Сколько книг! Какая давка!
Сколько книг! Я все прочту!
В сердце радость, а во рту
Вкус соленого прилавка.

Марина Цветаева всегда очень любила поэзию: с самого раннего детства она зачитывалась книгами, как теми, что давала ей мать, так и теми, которые были предназначены для ее брата Андрея. По сюжету девочка семи лет никак не дождется поездки в книжную лавку, которую ей обещала родительница и готова даже самостоятельно туда ехать.

Возраст – не случаен: сама поэтесса говорила, что все самое важное она узнала за первые сень лет жизни, а последующие сорок – просто осознавала. Не случаен и образ матери – человека, который много значил в ее жизни и которого она так рано потеряла. Взрослая Марина благодарна последней за привитую любовь к искусству и часто воспевает образ матери в своем творчестве.

Строчка: «…Все большие – палачи, Давид Копперфильд»… – «Молчи!..» – это аллюзия к герою книги «Жизнь Дэвида Копперфильда, рассказанная им самим» Ч. Диккенса в которой речь идет о несчастном детстве маленького мальчика и этот образ обиженного ребенка, Цветаева переносит на себя. Упоминание смерти: «…Надоело… жить… на свете…» – здесь еще просто ребячество, а не действительное предчувствие чего-то трагического, свойственного более позднему творчеству поэтессы.

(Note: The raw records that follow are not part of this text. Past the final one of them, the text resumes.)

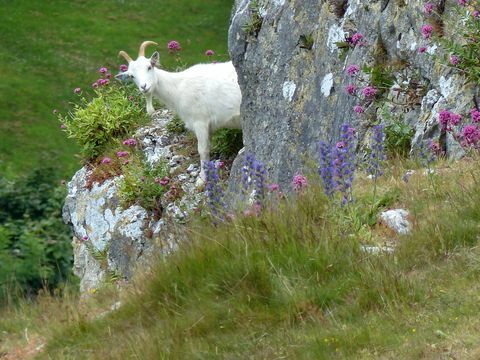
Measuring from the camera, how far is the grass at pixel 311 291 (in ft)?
19.1

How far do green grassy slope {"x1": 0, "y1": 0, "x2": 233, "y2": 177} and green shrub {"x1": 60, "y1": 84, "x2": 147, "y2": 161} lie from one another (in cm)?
2574

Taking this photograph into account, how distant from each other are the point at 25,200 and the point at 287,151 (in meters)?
25.5

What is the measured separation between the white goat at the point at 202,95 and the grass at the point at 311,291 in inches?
298

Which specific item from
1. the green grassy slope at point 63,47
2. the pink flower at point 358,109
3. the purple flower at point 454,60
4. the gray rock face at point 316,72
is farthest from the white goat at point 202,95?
the green grassy slope at point 63,47

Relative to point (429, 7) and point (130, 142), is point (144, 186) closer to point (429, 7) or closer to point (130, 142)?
point (130, 142)

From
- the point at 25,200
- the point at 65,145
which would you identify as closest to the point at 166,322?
the point at 25,200

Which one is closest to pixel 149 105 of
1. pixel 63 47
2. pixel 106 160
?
pixel 106 160

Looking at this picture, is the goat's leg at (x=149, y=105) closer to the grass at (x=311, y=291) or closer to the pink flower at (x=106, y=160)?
the pink flower at (x=106, y=160)

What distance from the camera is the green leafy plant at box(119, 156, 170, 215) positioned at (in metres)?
14.8

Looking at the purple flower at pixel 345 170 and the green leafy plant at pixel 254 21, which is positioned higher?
the green leafy plant at pixel 254 21

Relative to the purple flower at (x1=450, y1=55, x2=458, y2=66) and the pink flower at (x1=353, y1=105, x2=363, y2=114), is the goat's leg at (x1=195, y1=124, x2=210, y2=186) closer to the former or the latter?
the pink flower at (x1=353, y1=105, x2=363, y2=114)

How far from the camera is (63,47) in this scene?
186 ft

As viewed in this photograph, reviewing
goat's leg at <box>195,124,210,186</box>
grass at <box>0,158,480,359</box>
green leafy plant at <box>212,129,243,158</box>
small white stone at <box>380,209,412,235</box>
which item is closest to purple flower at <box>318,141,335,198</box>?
grass at <box>0,158,480,359</box>

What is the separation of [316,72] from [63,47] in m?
45.8
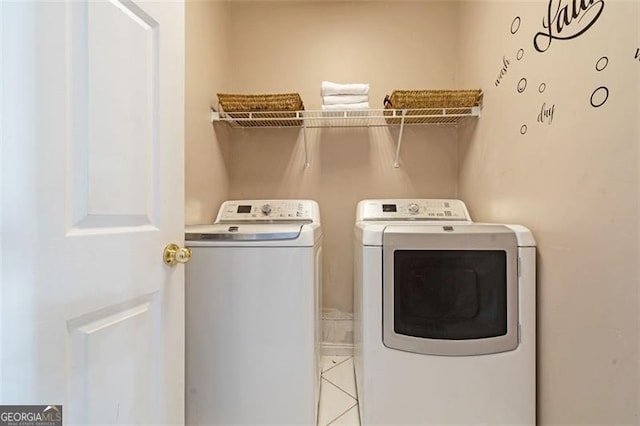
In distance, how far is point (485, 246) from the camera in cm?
118

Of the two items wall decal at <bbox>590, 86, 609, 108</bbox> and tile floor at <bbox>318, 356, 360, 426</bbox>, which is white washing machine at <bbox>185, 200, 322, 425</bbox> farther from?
wall decal at <bbox>590, 86, 609, 108</bbox>

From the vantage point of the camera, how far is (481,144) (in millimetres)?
1701

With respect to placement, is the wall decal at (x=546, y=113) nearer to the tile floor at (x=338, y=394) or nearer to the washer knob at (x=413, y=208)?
the washer knob at (x=413, y=208)

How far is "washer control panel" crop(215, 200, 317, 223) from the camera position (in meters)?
1.83

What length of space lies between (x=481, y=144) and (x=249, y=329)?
1.57 meters

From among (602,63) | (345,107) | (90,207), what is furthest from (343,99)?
(90,207)

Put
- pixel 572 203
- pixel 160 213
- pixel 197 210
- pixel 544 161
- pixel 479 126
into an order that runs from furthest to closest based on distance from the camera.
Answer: pixel 479 126
pixel 197 210
pixel 544 161
pixel 572 203
pixel 160 213

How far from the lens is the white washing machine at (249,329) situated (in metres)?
1.21

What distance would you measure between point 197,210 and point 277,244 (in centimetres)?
63

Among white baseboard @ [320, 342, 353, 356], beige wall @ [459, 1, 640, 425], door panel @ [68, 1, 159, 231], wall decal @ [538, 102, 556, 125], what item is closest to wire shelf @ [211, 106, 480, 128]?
beige wall @ [459, 1, 640, 425]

Красной кистью рябина зажглась…

Красною кистью
Рябина зажглась.
Падали листья.
Я родилась.
Спорили сотни
Колоколов.
День был субботний:
Иоанн Богослов.
Мне и доныне
Хочется грызть
Жаркой рябины
Горькую кисть.

Стихотворение было создано в сентябре 1916 года накануне 26-го дня рождения поэтессы. Рябина для нее – совершенно особенная ягода, которая ассоциируется с торжеством, буйством осенних красок и ее собственным днем рождения: «…Красною кистью Рябина зажглась…». При этом, сам факт своего появления на свет, Цветаева не воспринимает как нечто выдающееся и пишет об этом просто: «…Падали листья. Я родилась…». А поскольку в этот же день православная церковь празднует и праздник Иоанна Богослова, в стихотворении упоминание о колокольном звоне, который оглашал всю округу: «…Спорили сотни Колоколов…» и «…День был субботний: Иоанн Богослов…».